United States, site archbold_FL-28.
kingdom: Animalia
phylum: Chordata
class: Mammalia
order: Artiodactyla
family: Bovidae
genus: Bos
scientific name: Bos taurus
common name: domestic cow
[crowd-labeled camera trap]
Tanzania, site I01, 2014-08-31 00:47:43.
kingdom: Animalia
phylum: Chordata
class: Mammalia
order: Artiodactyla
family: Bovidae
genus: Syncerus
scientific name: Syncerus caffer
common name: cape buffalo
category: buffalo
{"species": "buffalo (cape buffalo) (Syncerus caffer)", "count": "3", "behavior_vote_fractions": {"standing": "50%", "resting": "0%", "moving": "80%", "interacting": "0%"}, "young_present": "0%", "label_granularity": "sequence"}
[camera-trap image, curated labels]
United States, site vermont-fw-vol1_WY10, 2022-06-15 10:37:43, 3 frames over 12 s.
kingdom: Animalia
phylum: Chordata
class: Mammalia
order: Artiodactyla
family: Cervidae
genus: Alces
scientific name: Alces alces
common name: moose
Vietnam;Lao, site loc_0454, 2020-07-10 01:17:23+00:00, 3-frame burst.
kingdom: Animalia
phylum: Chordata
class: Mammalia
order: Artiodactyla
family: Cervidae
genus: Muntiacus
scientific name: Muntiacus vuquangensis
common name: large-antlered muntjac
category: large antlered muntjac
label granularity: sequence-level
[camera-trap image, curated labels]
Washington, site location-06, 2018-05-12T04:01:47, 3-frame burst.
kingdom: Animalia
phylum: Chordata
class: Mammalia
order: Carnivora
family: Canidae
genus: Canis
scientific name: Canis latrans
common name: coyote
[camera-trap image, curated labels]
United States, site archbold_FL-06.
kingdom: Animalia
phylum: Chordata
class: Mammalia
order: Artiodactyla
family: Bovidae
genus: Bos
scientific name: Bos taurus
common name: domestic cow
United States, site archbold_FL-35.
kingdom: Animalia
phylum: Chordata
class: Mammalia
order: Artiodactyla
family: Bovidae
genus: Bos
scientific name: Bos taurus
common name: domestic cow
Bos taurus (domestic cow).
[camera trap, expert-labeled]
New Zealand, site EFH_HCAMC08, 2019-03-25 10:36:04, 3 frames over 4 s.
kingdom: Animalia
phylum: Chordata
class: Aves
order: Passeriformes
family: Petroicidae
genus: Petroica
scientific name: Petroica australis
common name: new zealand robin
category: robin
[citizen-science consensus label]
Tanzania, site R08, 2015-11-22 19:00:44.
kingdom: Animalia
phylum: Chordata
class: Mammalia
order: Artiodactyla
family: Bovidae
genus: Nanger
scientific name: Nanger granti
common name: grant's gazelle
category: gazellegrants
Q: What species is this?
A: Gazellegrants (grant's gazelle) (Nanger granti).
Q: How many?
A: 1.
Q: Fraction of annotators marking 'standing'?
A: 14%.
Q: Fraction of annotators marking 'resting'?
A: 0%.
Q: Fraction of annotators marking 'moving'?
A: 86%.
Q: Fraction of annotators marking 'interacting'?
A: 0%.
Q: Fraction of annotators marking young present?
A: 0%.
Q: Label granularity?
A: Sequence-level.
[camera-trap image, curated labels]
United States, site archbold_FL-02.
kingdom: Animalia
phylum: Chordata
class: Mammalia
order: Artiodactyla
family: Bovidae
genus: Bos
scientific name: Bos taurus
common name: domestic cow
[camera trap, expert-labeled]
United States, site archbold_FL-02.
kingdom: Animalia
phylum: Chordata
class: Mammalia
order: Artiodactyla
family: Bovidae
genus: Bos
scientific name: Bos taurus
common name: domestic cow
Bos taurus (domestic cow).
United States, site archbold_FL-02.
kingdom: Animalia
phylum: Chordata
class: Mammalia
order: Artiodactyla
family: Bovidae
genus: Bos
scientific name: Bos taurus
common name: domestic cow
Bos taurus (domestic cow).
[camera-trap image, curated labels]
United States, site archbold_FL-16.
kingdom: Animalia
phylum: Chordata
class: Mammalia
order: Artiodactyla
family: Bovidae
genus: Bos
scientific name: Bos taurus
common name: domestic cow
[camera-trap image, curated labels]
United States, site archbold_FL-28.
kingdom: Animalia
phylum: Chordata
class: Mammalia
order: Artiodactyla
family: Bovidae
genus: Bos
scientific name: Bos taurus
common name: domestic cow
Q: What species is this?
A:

◇ ◇ ◇ ◇ ◇ ◇ ◇

▶ _EXERCISE BRIEF_
Copy out the records once more, with nothing altered.

▶ _ANSWER FOR THE TASK_
United States, site archbold_FL-28.
kingdom: Animalia
phylum: Chordata
class: Mammalia
order: Artiodactyla
family: Bovidae
genus: Bos
scientific name: Bos taurus
common name: domestic cow
[crowd-labeled camera trap]
Tanzania, site I01, 2014-08-31 00:47:43.
kingdom: Animalia
phylum: Chordata
class: Mammalia
order: Artiodactyla
family: Bovidae
genus: Syncerus
scientific name: Syncerus caffer
common name: cape buffalo
category: buffalo
{"species": "buffalo (cape buffalo) (Syncerus caffer)", "count": "3", "behavior_vote_fractions": {"standing": "50%", "resting": "0%", "moving": "80%", "interacting": "0%"}, "young_present": "0%", "label_granularity": "sequence"}
[camera-trap image, curated labels]
United States, site vermont-fw-vol1_WY10, 2022-06-15 10:37:43, 3 frames over 12 s.
kingdom: Animalia
phylum: Chordata
class: Mammalia
order: Artiodactyla
family: Cervidae
genus: Alces
scientific name: Alces alces
common name: moose
Vietnam;Lao, site loc_0454, 2020-07-10 01:17:23+00:00, 3-frame burst.
kingdom: Animalia
phylum: Chordata
class: Mammalia
order: Artiodactyla
family: Cervidae
genus: Muntiacus
scientific name: Muntiacus vuquangensis
common name: large-antlered muntjac
category: large antlered muntjac
label granularity: sequence-level
[camera-trap image, curated labels]
Washington, site location-06, 2018-05-12T04:01:47, 3-frame burst.
kingdom: Animalia
phylum: Chordata
class: Mammalia
order: Carnivora
family: Canidae
genus: Canis
scientific name: Canis latrans
common name: coyote
[camera-trap image, curated labels]
United States, site archbold_FL-06.
kingdom: Animalia
phylum: Chordata
class: Mammalia
order: Artiodactyla
family: Bovidae
genus: Bos
scientific name: Bos taurus
common name: domestic cow
United States, site archbold_FL-35.
kingdom: Animalia
phylum: Chordata
class: Mammalia
order: Artiodactyla
family: Bovidae
genus: Bos
scientific name: Bos taurus
common name: domestic cow
Bos taurus (domestic cow).
[camera trap, expert-labeled]
New Zealand, site EFH_HCAMC08, 2019-03-25 10:36:04, 3 frames over 4 s.
kingdom: Animalia
phylum: Chordata
class: Aves
order: Passeriformes
family: Petroicidae
genus: Petroica
scientific name: Petroica australis
common name: new zealand robin
category: robin
[citizen-science consensus label]
Tanzania, site R08, 2015-11-22 19:00:44.
kingdom: Animalia
phylum: Chordata
class: Mammalia
order: Artiodactyla
family: Bovidae
genus: Nanger
scientific name: Nanger granti
common name: grant's gazelle
category: gazellegrants
Q: What species is this?
A: Gazellegrants (grant's gazelle) (Nanger granti).
Q: How many?
A: 1.
Q: Fraction of annotators marking 'standing'?
A: 14%.
Q: Fraction of annotators marking 'resting'?
A: 0%.
Q: Fraction of annotators marking 'moving'?
A: 86%.
Q: Fraction of annotators marking 'interacting'?
A: 0%.
Q: Fraction of annotators marking young present?
A: 0%.
Q: Label granularity?
A: Sequence-level.
[camera-trap image, curated labels]
United States, site archbold_FL-02.
kingdom: Animalia
phylum: Chordata
class: Mammalia
order: Artiodactyla
family: Bovidae
genus: Bos
scientific name: Bos taurus
common name: domestic cow
[camera trap, expert-labeled]
United States, site archbold_FL-02.
kingdom: Animalia
phylum: Chordata
class: Mammalia
order: Artiodactyla
family: Bovidae
genus: Bos
scientific name: Bos taurus
common name: domestic cow
Bos taurus (domestic cow).
United States, site archbold_FL-02.
kingdom: Animalia
phylum: Chordata
class: Mammalia
order: Artiodactyla
family: Bovidae
genus: Bos
scientific name: Bos taurus
common name: domestic cow
Bos taurus (domestic cow).
[camera-trap image, curated labels]
United States, site archbold_FL-16.
kingdom: Animalia
phylum: Chordata
class: Mammalia
order: Artiodactyla
family: Bovidae
genus: Bos
scientific name: Bos taurus
common name: domestic cow
[camera-trap image, curated labels]
United States, site archbold_FL-28.
kingdom: Animalia
phylum: Chordata
class: Mammalia
order: Artiodactyla
family: Bovidae
genus: Bos
scientific name: Bos taurus
common name: domestic cow
Q: What species is this?
A:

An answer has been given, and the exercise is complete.